With no leads to follow, Mr DeSilva and his siblings stopped looking.
In 1987 he left the island for Florida; he moved to Virginia to be near his daughter in 2002.
A stroke in 2001 inspired what became another unsuccessful search. In 2015 after a second stroke, Mrs Felder’s husband Lloyd “Richey” Felder encouraged her to get her DNA tested and start looking for relatives.
“My husband said, ‘Let’s just go on AncestryDNA and maybe something will come up.’”
She wrote to a man highlighted as a potential first cousin to see if he had any Bermuda connections.
Her message sat untouched for 18 months.
“On May 20 of this year something just told him to go and look and see what was going on and he saw the message from me,” Mrs Felder said.
Scott Nelms wrote that his Bermudian mother was named Margaret Ann.
Her search for relatives had unearthed a surname: DeSilva.
He had hunted down a Bermuda telephone book but was “too overwhelmed” by the number of listings under that name to start dialling.
“He sent a message back, the gentleman from Chicago, and said, ‘Oh my God, I think my mother is your dad’s sister!’,” Mrs Felder said. “Within five minutes he called and we were on the phone for several hours exchanging information.”
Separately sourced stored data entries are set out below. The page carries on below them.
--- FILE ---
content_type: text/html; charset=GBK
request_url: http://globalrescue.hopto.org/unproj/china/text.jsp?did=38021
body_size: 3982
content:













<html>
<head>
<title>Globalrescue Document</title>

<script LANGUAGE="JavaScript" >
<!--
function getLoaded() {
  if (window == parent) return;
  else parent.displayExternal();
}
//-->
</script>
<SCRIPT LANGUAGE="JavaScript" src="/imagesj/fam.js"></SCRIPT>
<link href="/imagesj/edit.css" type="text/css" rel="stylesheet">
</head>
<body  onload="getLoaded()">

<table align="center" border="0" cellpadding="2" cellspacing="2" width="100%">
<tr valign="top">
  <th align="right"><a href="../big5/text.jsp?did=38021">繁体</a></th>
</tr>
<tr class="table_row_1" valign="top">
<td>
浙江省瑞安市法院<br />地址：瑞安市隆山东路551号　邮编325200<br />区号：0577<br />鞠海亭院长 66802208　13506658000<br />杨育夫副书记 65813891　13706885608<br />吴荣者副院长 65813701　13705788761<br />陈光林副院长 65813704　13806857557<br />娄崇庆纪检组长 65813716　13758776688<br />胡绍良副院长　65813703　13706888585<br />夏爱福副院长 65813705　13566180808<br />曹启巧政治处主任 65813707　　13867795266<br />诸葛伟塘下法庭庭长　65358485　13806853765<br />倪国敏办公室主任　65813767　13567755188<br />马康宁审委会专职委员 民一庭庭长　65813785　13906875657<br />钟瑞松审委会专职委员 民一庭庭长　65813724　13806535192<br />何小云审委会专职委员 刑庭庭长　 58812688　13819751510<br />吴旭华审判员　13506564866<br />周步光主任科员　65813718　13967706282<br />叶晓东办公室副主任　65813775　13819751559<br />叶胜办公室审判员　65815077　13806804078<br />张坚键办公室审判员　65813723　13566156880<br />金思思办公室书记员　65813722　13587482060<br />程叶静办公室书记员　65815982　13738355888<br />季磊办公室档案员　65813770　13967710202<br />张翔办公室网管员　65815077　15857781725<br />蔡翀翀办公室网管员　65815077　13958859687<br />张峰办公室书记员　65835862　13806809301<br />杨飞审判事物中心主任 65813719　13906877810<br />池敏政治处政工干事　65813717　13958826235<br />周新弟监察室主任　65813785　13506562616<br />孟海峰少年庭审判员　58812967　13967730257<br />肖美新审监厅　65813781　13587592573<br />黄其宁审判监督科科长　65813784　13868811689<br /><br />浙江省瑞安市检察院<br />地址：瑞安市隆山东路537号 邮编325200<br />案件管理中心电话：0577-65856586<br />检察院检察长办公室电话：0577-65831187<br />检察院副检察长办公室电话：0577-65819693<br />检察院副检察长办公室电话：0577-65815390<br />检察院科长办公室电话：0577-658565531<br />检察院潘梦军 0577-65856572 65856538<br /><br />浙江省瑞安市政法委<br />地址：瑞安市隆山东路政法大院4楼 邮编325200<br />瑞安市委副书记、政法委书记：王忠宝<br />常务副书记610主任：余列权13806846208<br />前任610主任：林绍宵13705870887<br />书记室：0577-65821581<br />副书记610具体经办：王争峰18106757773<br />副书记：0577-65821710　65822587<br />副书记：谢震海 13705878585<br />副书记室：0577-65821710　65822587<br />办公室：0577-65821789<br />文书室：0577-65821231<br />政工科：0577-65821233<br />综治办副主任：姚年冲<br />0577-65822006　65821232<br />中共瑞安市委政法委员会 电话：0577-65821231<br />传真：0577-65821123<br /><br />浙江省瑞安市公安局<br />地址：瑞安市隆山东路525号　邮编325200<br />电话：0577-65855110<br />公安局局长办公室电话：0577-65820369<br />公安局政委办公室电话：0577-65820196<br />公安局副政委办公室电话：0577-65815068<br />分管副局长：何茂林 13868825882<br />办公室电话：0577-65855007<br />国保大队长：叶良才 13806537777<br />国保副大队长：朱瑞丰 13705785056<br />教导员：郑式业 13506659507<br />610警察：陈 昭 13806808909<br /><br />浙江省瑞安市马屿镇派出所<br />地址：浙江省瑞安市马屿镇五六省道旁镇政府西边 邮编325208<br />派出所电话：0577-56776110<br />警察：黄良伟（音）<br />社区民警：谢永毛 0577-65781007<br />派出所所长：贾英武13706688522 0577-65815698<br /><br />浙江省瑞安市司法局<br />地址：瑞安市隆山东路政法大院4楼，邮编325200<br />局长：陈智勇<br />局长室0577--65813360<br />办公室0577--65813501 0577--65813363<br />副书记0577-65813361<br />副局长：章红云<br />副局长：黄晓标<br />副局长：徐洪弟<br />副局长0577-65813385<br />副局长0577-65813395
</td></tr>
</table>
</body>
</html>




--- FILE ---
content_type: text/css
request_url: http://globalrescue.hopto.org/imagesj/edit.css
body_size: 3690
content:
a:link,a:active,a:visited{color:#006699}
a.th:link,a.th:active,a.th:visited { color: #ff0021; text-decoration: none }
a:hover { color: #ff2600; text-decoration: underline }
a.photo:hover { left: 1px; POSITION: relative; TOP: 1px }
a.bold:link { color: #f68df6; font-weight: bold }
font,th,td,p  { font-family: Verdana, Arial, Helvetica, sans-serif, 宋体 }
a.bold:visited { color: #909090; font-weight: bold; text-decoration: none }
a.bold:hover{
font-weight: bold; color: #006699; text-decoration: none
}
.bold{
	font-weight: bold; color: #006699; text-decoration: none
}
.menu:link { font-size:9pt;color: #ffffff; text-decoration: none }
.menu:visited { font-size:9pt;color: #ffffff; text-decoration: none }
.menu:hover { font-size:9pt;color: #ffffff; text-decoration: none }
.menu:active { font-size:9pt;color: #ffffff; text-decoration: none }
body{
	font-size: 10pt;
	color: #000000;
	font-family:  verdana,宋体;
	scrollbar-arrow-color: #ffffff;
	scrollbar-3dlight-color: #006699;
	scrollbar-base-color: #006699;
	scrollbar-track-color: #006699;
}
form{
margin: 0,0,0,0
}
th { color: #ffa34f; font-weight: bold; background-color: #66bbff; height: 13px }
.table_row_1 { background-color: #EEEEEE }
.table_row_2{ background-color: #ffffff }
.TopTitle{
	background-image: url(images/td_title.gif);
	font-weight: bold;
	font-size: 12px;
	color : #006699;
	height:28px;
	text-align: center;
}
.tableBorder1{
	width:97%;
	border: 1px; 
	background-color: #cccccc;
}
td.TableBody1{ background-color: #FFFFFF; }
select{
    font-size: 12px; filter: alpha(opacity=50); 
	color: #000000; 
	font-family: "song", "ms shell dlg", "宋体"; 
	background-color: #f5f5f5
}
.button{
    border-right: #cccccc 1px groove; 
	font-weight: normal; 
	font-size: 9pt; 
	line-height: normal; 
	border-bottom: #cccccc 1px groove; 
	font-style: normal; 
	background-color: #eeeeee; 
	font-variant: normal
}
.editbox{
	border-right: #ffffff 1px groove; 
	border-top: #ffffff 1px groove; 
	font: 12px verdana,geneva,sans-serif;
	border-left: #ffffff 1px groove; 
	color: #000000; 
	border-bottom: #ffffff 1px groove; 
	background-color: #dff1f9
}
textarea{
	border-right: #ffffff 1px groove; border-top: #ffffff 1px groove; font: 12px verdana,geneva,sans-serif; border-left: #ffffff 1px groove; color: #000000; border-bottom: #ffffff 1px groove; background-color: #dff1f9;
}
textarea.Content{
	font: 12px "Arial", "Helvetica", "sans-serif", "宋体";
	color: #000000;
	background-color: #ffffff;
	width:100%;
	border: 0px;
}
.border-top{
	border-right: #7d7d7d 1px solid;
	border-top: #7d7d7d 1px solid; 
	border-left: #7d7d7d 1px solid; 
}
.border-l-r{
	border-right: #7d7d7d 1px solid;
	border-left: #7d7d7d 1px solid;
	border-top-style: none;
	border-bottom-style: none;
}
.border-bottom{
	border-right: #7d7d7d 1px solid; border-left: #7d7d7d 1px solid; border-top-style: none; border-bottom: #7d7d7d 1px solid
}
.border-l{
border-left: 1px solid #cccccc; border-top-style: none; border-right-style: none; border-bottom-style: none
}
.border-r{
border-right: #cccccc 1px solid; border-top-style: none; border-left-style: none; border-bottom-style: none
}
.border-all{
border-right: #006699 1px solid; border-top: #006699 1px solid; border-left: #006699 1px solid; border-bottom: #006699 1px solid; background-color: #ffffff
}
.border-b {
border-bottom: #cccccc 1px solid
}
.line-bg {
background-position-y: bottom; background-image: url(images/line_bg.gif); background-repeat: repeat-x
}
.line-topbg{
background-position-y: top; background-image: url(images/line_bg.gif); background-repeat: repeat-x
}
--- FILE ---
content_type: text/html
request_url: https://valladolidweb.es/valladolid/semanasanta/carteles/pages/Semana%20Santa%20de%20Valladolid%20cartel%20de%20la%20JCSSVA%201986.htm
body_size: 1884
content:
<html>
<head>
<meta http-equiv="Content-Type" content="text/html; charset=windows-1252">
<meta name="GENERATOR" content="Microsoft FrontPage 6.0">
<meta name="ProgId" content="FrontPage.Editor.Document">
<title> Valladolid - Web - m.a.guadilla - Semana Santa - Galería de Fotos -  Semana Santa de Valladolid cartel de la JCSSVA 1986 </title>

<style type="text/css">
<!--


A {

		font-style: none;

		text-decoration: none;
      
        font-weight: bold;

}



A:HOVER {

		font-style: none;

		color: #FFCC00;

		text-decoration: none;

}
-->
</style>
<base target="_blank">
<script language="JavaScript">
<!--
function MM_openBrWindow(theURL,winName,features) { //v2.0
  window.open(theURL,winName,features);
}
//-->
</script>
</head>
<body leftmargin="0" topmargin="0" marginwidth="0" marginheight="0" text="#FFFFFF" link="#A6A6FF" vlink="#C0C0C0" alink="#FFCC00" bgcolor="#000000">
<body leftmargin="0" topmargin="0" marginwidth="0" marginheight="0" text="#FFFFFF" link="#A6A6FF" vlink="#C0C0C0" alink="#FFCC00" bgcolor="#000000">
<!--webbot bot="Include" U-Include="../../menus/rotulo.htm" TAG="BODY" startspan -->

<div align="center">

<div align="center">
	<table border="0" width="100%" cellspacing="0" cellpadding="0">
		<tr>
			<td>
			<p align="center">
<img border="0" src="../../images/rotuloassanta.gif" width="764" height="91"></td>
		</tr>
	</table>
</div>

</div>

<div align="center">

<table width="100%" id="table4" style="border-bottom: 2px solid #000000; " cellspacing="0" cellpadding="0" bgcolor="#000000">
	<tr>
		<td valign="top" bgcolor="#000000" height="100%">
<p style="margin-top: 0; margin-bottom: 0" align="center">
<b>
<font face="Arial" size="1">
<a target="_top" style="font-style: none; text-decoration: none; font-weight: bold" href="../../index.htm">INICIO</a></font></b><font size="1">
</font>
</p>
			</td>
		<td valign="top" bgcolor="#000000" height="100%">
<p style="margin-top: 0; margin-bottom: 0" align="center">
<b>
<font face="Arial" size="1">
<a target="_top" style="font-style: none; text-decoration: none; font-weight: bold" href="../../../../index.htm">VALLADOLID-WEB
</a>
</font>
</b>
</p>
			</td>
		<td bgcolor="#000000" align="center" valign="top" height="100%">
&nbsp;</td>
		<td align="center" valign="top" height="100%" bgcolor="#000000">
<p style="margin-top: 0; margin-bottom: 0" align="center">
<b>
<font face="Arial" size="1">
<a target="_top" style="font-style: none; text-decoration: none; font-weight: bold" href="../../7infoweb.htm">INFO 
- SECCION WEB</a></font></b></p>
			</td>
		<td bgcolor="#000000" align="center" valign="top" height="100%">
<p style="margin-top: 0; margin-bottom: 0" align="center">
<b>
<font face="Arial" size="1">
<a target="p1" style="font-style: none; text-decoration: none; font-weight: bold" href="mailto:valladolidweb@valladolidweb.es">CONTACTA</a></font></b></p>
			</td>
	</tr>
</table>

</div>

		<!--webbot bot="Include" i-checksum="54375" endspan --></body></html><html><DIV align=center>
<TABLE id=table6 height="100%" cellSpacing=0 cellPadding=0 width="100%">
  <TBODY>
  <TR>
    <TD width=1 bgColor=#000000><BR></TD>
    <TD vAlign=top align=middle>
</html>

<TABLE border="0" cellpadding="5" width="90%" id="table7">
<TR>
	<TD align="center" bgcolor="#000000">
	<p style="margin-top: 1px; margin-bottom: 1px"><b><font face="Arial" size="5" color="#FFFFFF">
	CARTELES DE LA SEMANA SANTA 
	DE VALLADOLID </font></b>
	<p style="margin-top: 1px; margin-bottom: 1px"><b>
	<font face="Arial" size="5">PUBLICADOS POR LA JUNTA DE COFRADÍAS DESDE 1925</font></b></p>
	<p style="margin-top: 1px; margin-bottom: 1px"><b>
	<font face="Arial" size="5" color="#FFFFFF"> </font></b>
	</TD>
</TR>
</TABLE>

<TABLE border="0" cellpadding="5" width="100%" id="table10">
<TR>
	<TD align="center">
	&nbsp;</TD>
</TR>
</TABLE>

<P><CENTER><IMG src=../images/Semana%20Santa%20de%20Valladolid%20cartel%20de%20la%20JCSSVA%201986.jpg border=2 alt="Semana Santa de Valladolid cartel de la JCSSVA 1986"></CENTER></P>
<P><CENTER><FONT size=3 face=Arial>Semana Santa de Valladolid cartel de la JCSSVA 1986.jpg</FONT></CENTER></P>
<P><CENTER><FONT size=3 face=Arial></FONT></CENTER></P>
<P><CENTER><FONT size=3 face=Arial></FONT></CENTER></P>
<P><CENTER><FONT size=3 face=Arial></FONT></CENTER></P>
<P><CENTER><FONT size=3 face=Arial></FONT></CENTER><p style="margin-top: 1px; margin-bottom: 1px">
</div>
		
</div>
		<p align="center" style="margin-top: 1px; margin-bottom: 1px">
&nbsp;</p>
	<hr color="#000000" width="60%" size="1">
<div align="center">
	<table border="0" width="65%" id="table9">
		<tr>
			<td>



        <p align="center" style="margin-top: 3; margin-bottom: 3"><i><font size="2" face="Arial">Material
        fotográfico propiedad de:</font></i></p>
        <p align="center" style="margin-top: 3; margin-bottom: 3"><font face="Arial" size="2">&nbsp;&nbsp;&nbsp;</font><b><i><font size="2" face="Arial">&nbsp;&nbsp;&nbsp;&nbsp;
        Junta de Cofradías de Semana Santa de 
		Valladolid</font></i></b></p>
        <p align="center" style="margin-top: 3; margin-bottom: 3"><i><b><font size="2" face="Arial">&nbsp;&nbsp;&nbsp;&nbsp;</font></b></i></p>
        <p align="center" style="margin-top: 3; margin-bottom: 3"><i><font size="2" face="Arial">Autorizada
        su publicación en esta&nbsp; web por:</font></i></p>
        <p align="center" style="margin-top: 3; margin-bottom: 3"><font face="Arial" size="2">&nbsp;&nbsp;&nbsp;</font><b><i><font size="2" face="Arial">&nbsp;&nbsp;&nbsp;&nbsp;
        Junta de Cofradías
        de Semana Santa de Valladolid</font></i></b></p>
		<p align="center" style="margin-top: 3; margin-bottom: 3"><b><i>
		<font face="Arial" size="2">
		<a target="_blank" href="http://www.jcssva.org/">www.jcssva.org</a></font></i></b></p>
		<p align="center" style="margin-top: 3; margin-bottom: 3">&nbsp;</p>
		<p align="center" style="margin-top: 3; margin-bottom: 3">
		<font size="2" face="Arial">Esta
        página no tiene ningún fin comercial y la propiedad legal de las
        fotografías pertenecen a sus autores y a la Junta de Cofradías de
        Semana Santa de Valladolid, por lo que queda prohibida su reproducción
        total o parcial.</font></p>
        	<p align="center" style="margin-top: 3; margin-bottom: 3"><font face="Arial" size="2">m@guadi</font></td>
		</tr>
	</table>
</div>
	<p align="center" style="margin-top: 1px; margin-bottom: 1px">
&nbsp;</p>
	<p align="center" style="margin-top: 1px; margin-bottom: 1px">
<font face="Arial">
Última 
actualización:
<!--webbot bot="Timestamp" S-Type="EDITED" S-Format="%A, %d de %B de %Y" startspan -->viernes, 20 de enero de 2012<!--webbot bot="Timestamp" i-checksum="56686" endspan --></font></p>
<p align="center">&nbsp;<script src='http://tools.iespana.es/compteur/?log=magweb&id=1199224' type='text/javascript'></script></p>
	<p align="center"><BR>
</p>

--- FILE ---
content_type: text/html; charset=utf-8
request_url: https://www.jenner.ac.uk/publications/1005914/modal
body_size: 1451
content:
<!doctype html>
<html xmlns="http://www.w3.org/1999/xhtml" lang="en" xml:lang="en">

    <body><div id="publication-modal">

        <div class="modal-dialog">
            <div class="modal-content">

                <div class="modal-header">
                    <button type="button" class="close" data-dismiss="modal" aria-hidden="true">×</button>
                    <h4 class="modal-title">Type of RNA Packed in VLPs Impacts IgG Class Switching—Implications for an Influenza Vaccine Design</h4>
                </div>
Still, Mrs Felder was sceptical. “I didn’t recognise the name Nelms, it’s not a Bermuda name,” she said. “We decided we weren’t connected, but I said, ‘If you really want to confirm, get your mom tested’.”
Margaret Ann Stanley felt it was an unnecessary step.
She hadn’t been back to Bermuda since she left under the surname Sasso in March of 1947.
She had four children with her first husband in Chicago. Sixteen years ago she moved to West Virginia with her second husband, who died in 2015.
“She thought she was an orphan, that she had no blood relatives except for her children,” Mrs Felder said. “She felt nobody cared about her.
“She said there was no way that we could know all this information if that wasn’t her brother.
“Once she knew he was in a nursing home and had dementia, she wanted to come right away and make a connection because time is not promised.”
The 78-year-old spent June 10 to 17 in Virginia, renewing her ties with her brother and meeting his family.
“We’d chatted on the phone and did some text messaging — I felt like I knew her already,” Mrs Felder said. “The connection was already there when we met in person and when she saw the photos of her siblings she said, ‘I just knew in my heart this was it’.”
The obvious family resemblance helped. Mrs Stanley looks “a lot like” her late mother and sister, but whether it was enough to penetrate her father’s fog, Mrs Felder doesn’t know.
“I don’t think he has the capacity to fully comprehend the magnitude of [finding his sister],” she said. “Everything I know is going on memory, things he told me before he had his last stroke.
“My father never really understood [what happened]. All he knew is that she was taken away.
“He spent a lot of time with her when she was here. Some days he would remember her and the circumstances, other times she’d ask him who she was and he’d say he didn’t know.
“The last time I left the nursing home he said he wished he could dig up his brothers and mother so they could see her too. So, there is some connection.”
The goal now is to get Mrs Stanley and her four children to Bermuda.
“That’s what we’re trying to do,” said Mrs Felder, who visits the island frequently to spend time with family here. “We’re planning for that next year. I summoned the help of a distant cousin who was able to pull up the Portuguese Registry.
“We have a copy of that, but we don’t know if that’s considered an official record or not. Her greatest desire is to have something written that tells her who her biological mother is.
“We’re trying to find out the right angle to go so that can happen.
“My aunt’s father is unknown as his name was not listed on her birth registry. Perhaps Ancestry DNA will reveal this in time.
“She’s an American citizen now, which she had to do at 21 in order to stay there and get married, but to me, she’s Bermudian.”